* Trecho selecionado
Não tinha acontecido nada; nada de mais. Ele era um bom
marido? Era. Um bom pai? Era.
Tinha a maioria das qualidades
que se pretende de um marido?
Tinha. E os defeitos, eram muitos? Até que não; só que ela não
queria mais.
Mas, sendo de família mais ou
menos careta e mais ou menos
tradicional, não podia se separar
assim sem mais nem menos. Tinha que haver uma comunicação
oficial, e só estava na dúvida se
comunicava antes ou depois do
fato consumado. Conhecendo
bem os pais, resolveu primeiro falar com o marido, para que não
houvesse pressão -a mesma
pressão que foi exercida com tanta maestria quando a irmã mais
velha estava querendo mudar o
rumo da sua vida.
Foi um triunfo, e até hoje, volta
e meia, alguém diz que o casamento foi salvo graças à união da
família.
Só que ela não queria que ninguém salvasse o seu, muito pelo
contrário. Mas não podia fazer as
coisas do jeito que gostaria, e tinha -tinha- que falar com os
pais. Telefonou e disse que ia passar depois do jantar.
Como nenhuma filha vai à casa
dos pais à noite sozinha, quando
chegou perguntaram logo por ele,
e esse foi o começo do pesadelo.
Mas como assim? Ela descobriu
alguma coisa da vida dele? Ele tinha batido nela? Estava faltando
alguma coisa? Ele por acaso deu
para beber? Como a resposta a todas as perguntas era não, o irmão
mais novo teve a ousadia de perguntar se ela estava apaixonada
por alguém, e a resposta foi mais
um não.
Até o novo Código Civil aceita a
falta de amor como razão para
acabar um casamento, mas pai e
mãe, sabe como é.

* Tarefa proposta
Segundo o trecho selecionado, por que ela resolveu falar com o marido antes de falar com os pais? Responda em uma a três frases. O material não tem relação com o trecho selecionado.

* Trechos de conjunto de dados de raciocínio espacial
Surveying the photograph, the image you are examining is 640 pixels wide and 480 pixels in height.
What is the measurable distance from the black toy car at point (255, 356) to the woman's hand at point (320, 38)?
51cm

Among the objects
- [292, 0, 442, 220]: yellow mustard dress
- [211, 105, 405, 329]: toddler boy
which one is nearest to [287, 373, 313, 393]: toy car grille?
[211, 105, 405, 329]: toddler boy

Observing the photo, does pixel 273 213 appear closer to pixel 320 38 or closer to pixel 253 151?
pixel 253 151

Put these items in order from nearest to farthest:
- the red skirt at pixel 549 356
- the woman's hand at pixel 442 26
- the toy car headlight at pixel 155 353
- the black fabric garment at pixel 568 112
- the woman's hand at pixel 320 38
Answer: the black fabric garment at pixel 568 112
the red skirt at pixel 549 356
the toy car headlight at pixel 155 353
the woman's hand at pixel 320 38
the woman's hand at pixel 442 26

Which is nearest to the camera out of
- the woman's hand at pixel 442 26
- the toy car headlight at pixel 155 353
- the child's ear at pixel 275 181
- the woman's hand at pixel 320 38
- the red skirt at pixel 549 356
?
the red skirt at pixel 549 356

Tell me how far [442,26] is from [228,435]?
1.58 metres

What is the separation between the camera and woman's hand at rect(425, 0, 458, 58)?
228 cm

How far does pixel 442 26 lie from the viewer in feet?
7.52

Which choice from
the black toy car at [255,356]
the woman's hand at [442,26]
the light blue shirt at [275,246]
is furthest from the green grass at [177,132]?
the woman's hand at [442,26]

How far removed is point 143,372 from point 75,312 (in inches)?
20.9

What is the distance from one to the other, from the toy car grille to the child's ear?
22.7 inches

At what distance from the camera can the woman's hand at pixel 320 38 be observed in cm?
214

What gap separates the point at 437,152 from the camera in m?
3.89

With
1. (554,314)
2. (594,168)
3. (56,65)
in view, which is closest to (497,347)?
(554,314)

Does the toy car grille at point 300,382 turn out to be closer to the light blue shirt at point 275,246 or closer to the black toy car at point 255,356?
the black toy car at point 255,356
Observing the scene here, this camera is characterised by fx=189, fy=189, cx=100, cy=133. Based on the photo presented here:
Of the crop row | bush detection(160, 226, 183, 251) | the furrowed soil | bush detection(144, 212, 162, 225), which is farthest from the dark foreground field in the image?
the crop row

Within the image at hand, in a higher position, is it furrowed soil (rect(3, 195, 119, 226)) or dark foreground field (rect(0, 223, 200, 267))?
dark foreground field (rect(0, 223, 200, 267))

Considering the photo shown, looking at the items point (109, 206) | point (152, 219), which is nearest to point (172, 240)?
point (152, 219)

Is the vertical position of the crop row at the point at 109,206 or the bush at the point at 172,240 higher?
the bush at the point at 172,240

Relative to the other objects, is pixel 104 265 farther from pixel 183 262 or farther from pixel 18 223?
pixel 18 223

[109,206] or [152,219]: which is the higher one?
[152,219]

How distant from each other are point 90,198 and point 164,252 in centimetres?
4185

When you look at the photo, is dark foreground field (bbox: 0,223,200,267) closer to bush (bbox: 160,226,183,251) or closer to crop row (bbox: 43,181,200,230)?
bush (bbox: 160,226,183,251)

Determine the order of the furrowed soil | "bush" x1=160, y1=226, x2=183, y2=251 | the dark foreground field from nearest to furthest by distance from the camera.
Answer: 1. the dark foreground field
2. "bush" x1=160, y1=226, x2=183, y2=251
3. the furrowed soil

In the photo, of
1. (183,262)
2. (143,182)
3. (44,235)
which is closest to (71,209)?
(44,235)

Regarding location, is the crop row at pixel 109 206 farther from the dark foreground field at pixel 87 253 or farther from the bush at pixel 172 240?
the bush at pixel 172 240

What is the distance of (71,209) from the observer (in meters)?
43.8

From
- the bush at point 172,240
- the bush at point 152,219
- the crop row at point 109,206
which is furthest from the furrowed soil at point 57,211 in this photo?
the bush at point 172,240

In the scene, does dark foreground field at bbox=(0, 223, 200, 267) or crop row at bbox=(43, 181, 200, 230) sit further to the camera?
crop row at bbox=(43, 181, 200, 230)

* Resultado final
Conhecendo bem os pais, ela quis falar primeiro com o marido para que não houvesse pressão. Era a mesma pressão que eles exerceram com tanta maestria quando a irmã mais velha quis mudar o rumo da sua vida.